Overall we feel the project was successful in its goal of creating a new way for people to play with sound, though it may not fully convey the points we were trying to get across. Regardless, we both agree to have learnt a lot from this project both technically and in how we will approach similar projects in the future.
Both the parts of the system are competent and perform well. The component software is also designed with enough modularity that it can both be implemented in other projects without too much hassle.
While our finger detection works, it requires calibrating every time the webcam is run, as external lighting conditions influence the accuracy of the finger detection. It is not as robust as we would have liked, however when it is set up with the correct parameters it works well. The solution also does not respond as expected when a user places their hand too close to the screen, as it is only made to work with fingertips.
The synthesiser works well, but isn't all that versatile. Ideally we would have built more effects. We also feel that adding in functionality to filter the incoming data from OSC at this stage would have increased the accuaracy of the controls, and this in turn would have made the whole process more intuitive. This part of the project could have also been improved by adding some more intelligence as to how the samples merge and interact with each other, rather than all acting independantly.

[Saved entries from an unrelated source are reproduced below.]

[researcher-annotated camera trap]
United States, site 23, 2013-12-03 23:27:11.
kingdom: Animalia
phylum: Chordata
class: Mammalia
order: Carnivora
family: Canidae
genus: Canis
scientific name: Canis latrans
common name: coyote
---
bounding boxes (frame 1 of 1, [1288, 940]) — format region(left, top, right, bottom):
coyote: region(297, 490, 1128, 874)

From what we have learnt about wekinator in this project we feel this could be a more applicable use for it, by manually arranging the different timbres and textures to which the different gestures will be associated.

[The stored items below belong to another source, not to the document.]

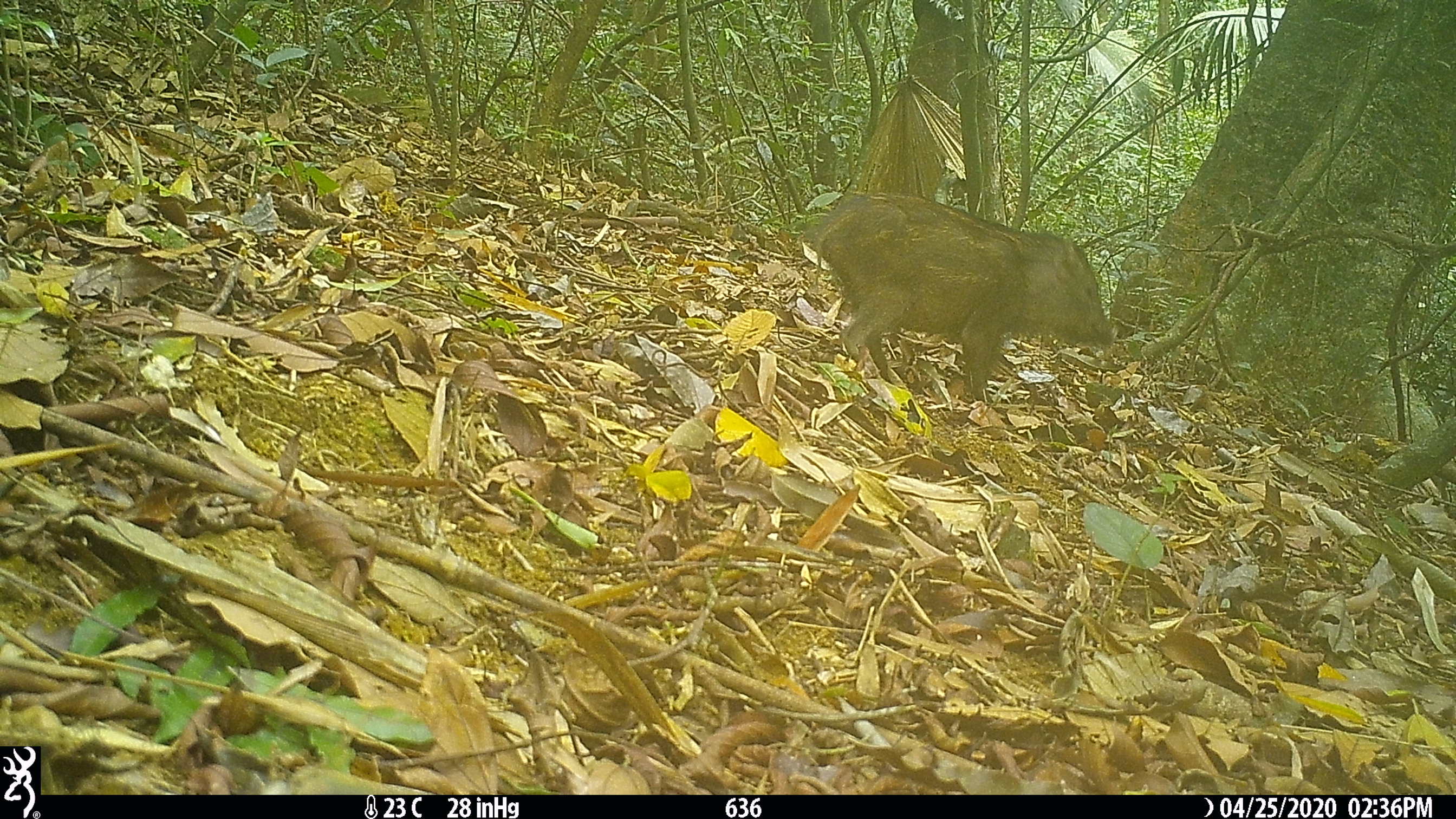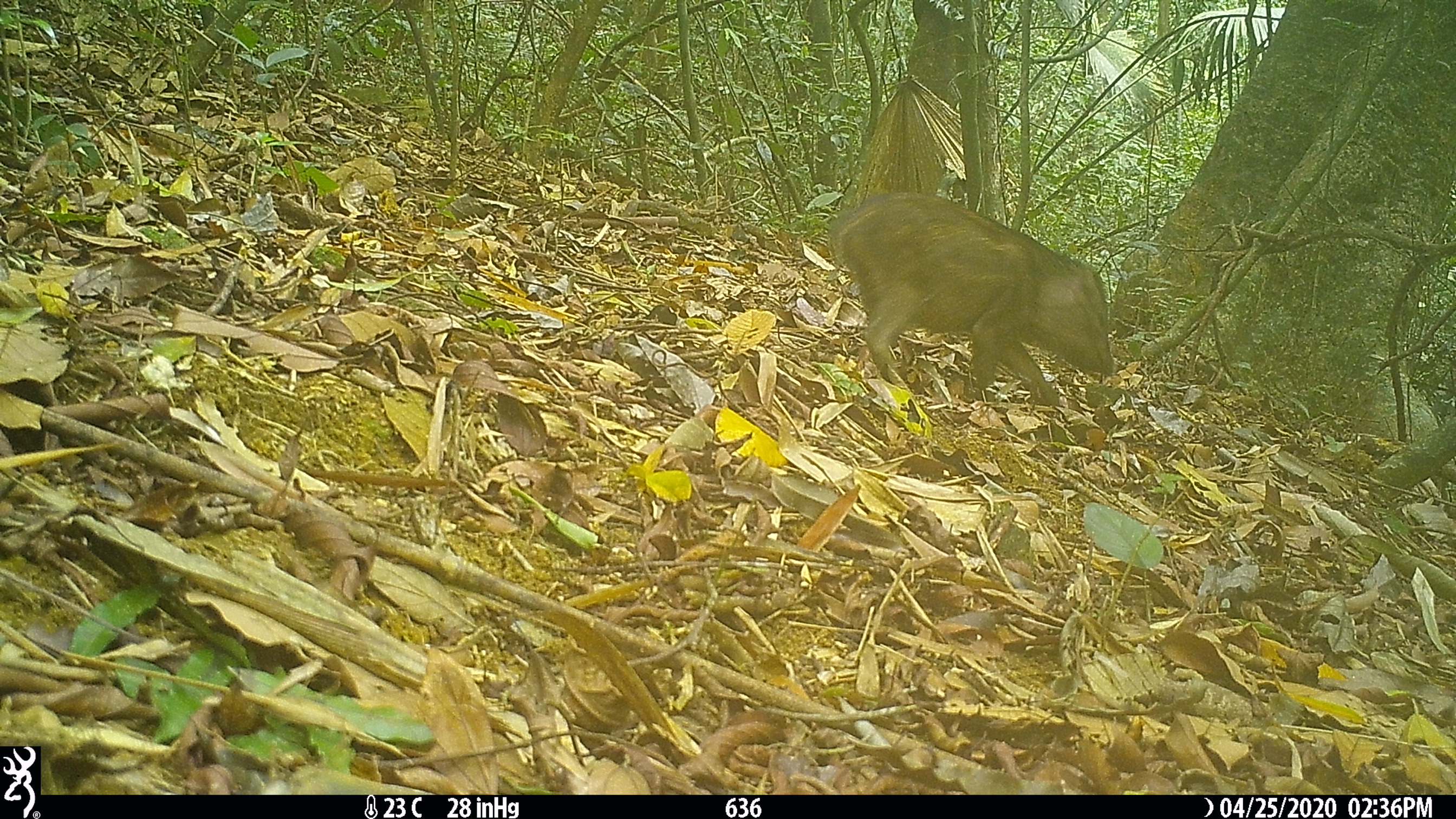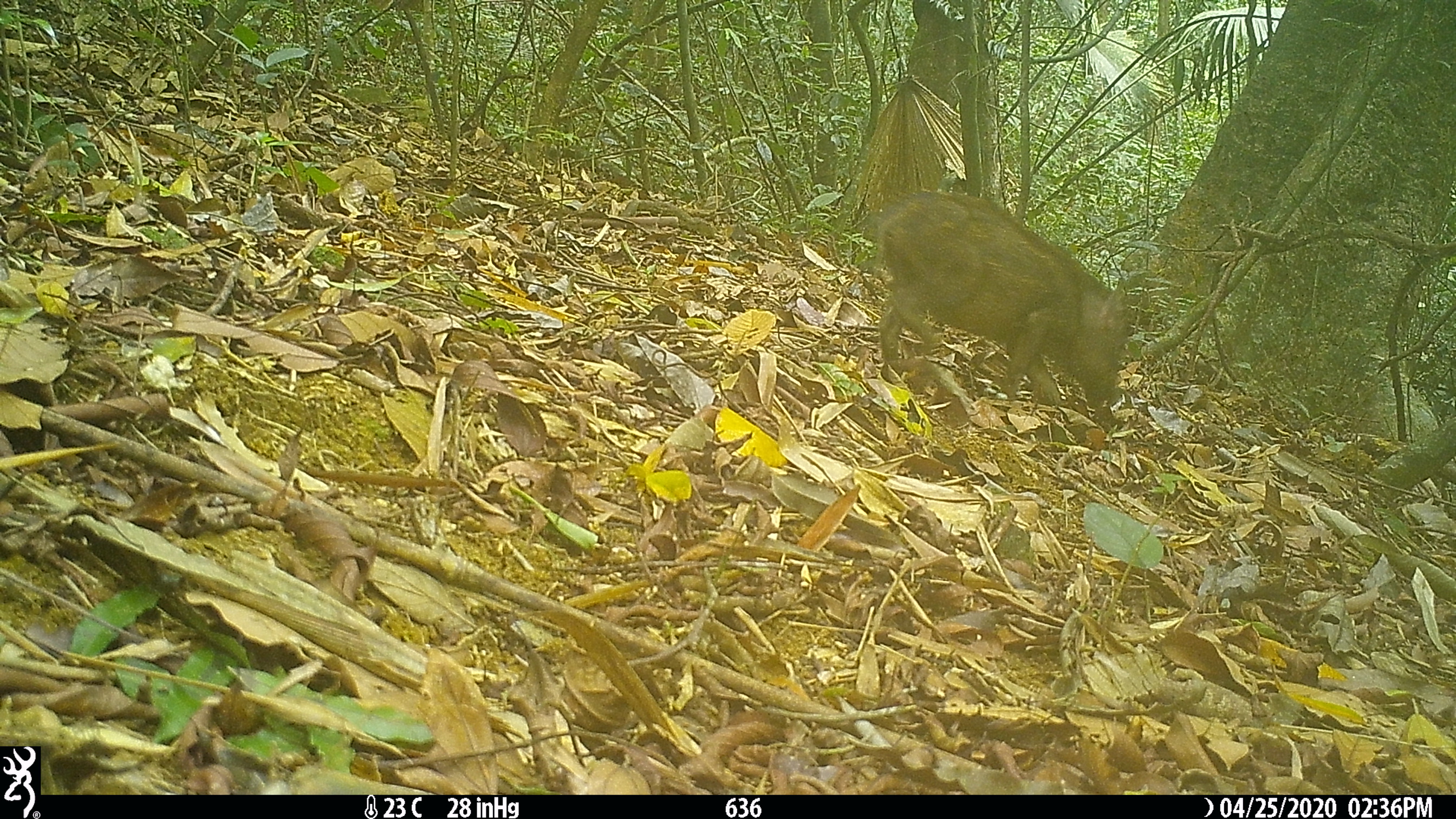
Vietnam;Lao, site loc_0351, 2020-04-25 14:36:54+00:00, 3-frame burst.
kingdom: Animalia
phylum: Chordata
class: Mammalia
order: Artiodactyla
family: Suidae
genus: Sus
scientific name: Sus scrofa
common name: eurasian wild pig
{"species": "eurasian wild pig (Sus scrofa)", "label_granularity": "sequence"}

The interface of using fingertip detection for user interaction could have used further thought, as it is not as intuitive as it could have been. When testing with users, we noticed many people tried to use their entire hand on the surface, or placed their hand too close to the surface of the screen, and would have to be told explicitly how it worked. Initially, we intended to have a tank of liquid sitting on the top of our interface, but our project started to move away from what we were trying to convey with this, and as a result, our custom interface seems excessive for what we required.
Although we got wekinator working correctly recognising a few simple gestures, we were unable to get the system to respond to this data in an expressive way, which was a direct result of our inconsistent finger detection. We also felt it wasn’t always clear what direct effect your action would have on a sound, and struggled to find a way to improve this whilst still producing interesting results.
We also planned on having the visualizer projected onto the surface of the box, however as it was created so late in the project, there was no time to secure a projector to display it this way
The final form factor of the piece was sufficient to achieve the results we wanted, but is an aspect that could have been implemented more creatively, in line with some of our initial designs.